In what is the first of its kind, researchers at the University of Helsinki have demonstrated a new technique where a computer monitors human brain signals in order to model visual perception. In other words, the computer attempts to recreate what a human is thinking about in their head. This newly developed technique results in the computer being able to produce completely new information and fictional images that had never appeared before.
The new study was published in September in the Scientific Reports journal, which is an open-access online journal covering multiple disciplines.
The researchers based the technique on a novel brain-computer interface, which traditionally is only capable of one-way communication from the brain to the computer. This results in for example, letters being spelled or a cursor being moved.
The work was the first to demonstrate both the computer’s presentation of the information and brain signals being modelled at the same time through the use of artificial intelligence (AI) methods. Human brain responses and a generative neural network interacted and generated images that represented the visual characteristics of what participants were focusing on.
Neuroadaptive Generative Modeling
The method is called neuroadaptive generative modeling, and its effectiveness was tested with 31 participants. These participants were shown hundreds of AI-generated images of a diverse range of people, and the participants’ EEG was recorded while viewing the images.
The participants were told to focus on certain features in the images, like distinct faces and expressions. They then were rapidly presented a series of face images while the EEGs were fed to a neural network. This neural network then inferred whether an image was detected by the brain as matching what the participants were focusing on.
Using this data, the neural network was able to make an estimation about what kind of faces people were thinking of, and the computer-generated images were evaluated by the participants. The results demonstrated that the images almost perfectly matched what they were focusing on, and the accuracy rate of the experiment was 83%.
Tuukka Ruotsalo is an Academy of Finland Research Fellow at the University of Helsinki, Finland, as well as an Associate Professor at the University of Copenhagen, Denmark.
“The technique combines natural human responses with the computer’s ability to create new information. In the experiment, the participants were only asked to look at the computer-generated images. The computer, in turn, modelled the images displayed and the human reaction toward the images by using human brain responses. From this, the computer can create an entirely new image that matches the user’s intention,” says Ruotsalo.
Other Potential Benefits
Besides generating images of the human face, this new study demonstrated how computers could augment human creativity.
“If you want to draw or illustrate something but are unable to do so, the computer may help you to achieve your goal.
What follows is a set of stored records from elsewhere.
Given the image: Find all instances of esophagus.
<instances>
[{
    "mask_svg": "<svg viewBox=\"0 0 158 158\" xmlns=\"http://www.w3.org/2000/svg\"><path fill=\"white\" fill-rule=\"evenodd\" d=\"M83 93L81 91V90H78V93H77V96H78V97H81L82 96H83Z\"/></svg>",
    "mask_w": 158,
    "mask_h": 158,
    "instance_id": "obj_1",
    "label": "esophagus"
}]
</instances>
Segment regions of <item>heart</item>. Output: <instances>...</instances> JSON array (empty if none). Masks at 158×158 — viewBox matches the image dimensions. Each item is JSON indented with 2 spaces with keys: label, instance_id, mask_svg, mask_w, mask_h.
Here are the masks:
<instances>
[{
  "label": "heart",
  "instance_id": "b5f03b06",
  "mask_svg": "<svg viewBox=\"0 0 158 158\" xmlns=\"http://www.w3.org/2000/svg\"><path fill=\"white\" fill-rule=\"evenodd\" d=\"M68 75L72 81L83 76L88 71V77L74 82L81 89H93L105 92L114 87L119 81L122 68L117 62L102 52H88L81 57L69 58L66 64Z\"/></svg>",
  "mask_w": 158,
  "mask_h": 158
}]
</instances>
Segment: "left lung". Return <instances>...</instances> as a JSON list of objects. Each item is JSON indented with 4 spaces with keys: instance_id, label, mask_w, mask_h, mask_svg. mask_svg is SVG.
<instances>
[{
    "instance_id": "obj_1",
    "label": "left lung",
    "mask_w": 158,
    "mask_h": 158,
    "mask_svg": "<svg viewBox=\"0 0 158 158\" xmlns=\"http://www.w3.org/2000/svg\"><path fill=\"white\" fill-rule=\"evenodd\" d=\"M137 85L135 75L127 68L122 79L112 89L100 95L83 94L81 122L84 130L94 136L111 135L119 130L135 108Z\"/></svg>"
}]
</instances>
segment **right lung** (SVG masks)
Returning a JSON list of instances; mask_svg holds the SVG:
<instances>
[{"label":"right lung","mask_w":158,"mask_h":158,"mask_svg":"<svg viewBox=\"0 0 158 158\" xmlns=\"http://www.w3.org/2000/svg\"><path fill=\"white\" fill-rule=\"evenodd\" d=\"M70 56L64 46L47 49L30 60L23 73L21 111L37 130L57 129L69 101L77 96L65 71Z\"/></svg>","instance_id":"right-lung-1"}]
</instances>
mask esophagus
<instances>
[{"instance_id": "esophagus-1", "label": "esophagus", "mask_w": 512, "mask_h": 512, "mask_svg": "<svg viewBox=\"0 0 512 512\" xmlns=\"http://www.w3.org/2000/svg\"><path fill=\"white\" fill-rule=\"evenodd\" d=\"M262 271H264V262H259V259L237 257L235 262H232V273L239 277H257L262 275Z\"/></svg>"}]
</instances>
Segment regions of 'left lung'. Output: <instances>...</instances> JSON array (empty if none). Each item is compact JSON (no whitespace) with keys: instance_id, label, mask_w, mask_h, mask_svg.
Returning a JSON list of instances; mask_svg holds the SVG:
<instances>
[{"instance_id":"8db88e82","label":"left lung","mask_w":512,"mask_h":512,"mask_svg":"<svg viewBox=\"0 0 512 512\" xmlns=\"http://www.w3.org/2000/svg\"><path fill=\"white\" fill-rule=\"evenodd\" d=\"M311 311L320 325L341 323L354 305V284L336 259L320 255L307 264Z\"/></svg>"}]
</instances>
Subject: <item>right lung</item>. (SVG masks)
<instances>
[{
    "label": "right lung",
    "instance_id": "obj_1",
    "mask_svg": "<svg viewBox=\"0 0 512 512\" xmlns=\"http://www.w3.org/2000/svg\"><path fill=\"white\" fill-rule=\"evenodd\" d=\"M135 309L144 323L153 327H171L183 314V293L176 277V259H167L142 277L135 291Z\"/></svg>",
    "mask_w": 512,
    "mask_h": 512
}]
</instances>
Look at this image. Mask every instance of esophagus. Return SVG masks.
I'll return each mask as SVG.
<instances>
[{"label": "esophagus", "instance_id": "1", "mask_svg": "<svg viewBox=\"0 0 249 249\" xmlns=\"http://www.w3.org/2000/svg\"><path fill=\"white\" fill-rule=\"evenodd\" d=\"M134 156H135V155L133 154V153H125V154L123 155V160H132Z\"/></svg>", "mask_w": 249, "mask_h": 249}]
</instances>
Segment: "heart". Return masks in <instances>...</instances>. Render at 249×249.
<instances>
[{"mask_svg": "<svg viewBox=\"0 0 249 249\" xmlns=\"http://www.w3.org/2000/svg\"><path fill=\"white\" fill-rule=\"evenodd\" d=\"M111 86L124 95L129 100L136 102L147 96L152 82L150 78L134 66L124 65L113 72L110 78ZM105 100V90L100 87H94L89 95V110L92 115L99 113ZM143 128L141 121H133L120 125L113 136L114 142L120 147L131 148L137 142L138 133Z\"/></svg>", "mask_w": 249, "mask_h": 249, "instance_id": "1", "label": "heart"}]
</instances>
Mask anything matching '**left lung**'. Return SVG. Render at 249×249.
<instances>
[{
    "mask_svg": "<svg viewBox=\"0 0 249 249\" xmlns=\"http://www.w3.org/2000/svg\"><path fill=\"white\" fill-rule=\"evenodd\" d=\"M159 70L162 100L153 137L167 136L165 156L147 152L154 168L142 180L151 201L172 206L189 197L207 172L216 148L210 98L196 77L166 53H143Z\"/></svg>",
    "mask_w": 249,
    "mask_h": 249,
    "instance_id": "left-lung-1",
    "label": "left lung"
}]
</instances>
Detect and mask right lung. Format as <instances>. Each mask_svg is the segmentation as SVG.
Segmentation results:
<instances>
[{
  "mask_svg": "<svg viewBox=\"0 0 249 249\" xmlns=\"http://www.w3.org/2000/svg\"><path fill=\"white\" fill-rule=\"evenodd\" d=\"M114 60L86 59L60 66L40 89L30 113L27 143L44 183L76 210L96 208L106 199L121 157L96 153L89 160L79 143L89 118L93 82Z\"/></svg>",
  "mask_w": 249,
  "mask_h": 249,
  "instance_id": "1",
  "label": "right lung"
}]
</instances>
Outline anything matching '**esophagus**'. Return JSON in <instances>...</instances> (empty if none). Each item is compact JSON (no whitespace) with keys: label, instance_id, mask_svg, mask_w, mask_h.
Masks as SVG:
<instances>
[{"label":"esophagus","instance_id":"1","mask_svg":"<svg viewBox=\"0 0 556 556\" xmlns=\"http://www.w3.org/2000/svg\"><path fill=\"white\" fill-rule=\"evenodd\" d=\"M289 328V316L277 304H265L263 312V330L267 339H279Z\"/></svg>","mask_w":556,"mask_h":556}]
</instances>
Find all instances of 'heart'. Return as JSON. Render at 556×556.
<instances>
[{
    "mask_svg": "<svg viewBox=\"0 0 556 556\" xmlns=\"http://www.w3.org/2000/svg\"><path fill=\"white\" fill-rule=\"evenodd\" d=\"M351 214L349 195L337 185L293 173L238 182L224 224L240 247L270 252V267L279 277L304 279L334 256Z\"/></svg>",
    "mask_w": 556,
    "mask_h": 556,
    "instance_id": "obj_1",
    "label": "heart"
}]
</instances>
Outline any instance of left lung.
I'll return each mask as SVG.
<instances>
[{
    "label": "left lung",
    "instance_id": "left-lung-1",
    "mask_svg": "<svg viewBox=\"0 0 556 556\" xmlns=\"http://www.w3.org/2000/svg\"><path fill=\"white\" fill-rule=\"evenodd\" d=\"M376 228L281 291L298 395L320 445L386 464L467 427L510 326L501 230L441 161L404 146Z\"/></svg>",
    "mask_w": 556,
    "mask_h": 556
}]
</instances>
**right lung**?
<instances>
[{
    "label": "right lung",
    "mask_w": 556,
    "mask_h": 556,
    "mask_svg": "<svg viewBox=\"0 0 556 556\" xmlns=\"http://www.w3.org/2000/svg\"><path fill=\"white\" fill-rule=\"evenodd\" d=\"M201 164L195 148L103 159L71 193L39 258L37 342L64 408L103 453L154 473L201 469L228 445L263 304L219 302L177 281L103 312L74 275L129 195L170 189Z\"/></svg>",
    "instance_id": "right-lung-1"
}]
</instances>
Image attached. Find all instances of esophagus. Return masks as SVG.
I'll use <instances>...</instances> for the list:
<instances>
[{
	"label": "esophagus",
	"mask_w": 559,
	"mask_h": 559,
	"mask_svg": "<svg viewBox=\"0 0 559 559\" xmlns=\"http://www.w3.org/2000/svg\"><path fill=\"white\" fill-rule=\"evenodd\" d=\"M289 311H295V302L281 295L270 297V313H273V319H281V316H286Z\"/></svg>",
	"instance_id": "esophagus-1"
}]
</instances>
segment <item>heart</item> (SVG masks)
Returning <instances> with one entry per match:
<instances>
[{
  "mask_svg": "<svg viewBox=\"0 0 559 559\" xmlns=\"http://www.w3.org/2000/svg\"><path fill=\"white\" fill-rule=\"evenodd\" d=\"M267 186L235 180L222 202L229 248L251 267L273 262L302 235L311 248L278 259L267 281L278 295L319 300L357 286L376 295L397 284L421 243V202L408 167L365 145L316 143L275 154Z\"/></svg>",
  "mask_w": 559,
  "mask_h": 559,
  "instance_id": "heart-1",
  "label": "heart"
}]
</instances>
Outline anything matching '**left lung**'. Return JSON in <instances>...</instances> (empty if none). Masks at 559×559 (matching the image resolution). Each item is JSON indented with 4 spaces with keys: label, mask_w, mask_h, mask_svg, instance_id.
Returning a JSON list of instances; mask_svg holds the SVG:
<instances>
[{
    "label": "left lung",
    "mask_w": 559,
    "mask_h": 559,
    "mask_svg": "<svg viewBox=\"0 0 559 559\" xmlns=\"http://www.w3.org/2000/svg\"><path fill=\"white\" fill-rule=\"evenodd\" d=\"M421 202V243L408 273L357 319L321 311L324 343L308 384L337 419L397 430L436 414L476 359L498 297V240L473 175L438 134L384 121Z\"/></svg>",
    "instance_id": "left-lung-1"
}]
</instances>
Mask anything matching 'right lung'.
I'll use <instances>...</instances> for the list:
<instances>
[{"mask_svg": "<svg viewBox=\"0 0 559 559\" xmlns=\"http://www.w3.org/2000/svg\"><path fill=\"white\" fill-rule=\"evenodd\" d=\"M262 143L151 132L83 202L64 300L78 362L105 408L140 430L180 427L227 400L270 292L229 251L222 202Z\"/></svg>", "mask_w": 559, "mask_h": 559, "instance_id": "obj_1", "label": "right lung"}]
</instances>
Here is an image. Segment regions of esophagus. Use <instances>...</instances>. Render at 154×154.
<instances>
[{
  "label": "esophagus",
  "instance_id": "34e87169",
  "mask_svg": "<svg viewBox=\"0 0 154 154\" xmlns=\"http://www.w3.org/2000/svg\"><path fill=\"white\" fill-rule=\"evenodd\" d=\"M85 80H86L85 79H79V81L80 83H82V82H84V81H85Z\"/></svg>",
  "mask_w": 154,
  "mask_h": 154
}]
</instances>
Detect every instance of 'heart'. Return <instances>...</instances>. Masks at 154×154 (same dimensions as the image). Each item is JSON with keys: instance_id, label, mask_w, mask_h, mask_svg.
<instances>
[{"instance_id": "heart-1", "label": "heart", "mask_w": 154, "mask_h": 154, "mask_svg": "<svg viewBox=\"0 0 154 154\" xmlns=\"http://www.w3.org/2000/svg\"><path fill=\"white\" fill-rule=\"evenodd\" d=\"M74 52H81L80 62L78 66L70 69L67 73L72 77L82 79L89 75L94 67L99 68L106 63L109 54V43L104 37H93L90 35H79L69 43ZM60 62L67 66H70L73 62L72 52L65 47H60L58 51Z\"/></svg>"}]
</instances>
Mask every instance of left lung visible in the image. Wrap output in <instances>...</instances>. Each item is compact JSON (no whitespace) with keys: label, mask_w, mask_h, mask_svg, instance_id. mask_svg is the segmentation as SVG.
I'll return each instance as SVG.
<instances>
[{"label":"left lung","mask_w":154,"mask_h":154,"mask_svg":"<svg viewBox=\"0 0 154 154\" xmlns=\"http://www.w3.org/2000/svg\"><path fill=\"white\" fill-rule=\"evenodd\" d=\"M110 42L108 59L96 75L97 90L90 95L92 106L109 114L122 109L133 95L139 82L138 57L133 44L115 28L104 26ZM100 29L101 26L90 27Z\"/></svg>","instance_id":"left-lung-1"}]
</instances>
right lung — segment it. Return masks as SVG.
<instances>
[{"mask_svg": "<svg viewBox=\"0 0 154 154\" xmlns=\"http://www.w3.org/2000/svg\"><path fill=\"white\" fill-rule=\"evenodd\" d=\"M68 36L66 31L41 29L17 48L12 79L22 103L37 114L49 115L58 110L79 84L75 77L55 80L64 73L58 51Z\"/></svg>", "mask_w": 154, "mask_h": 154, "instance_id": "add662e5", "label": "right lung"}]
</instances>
It could just observe the focus of attention and predict what you would like to create,” Ruotsalo says. However, the researchers believe that the technique may be used to gain understanding of perception and the underlying processes in our mind.
“The technique does not recognise thoughts but rather responds to the associations we have with mental categories. Thus, while we are not able to find out the identity of a specific ‘old person’ a participant was thinking of, we may gain an understanding of what they associate with old age. We, therefore, believe it may provide a new way of gaining insight into social, cognitive and emotional processes,” says Senior Researcher Michiel Spapé.
Spapé also believes that these results could be used within psychology.
“One person’s idea of an elderly person may be very different from another’s. We are currently uncovering whether our technique might expose unconscious associations, for example by looking if the computer always renders old people as, say, smiling men.”